Explanation of Configuration 

• Stages: The pipeline is divided into build, test, and deploy stages for modular execution.
• Variables: Environment variables like image tags and namespaces simplify configuration management.
• before_script: Installs dependencies and sets up Kubernetes authentication.
• Image Tagging: Uses commit SHA for uniquely identifying each image version.
• Deployment: Updates Kubernetes deployment by setting the container image.

Secrets Management

GitLab CI supports secure secrets management using variables:

1. Navigate to Settings > CI/CD > Variables.
2. Add required variables like KUBE_CONFIG, CI_REGISTRY_USER, and CI_REGISTRY_PASSWORD.
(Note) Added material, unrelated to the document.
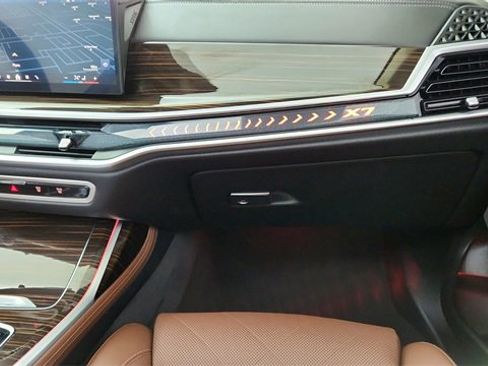 Used 2026 BMW X7 xDrive40i image 41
Encode kubeconfig before adding it as a variable:

cat ~/.kube/config | base64 | tr -d '\n'

Add the result as KUBE_CONFIG in GitLab.

Helm Deployment

Helm simplifies Kubernetes deployments with reusable charts. Example Helm configuration:

apiVersion: v2

name: my-app

version: 1.0.0

appVersion: 1.0.0

​

image:

  repository: registry.gitlab.com/username/project

  tag: latest

​

service:

  type: ClusterIP

  port: 80

Add Helm commands to the pipeline:

deploy:

  stage: deploy

  script:

    - helm upgrade --install my-app ./helm-chart --set image.tag=$IMAGE_TAG

Monitoring and Debugging Tools

Monitor pipeline status in GitLab under CI/CD > Pipelines. Use tools like:

• Prometheus and Grafana: For metrics and visualization.
• Kubernetes Dashboard: Cluster management.
• kubectl logs: Fetch deployment logs.

kubectl logs -f deployment/my-app

Conclusion

This article outlines configuring CI/CD pipelines for Kubernetes with GitLab CI. It covers prerequisites, YAML configurations, secrets management, Helm deployments, and monitoring tools. With this setup, developers can build, test, and deploy containerized applications efficiently and reliably.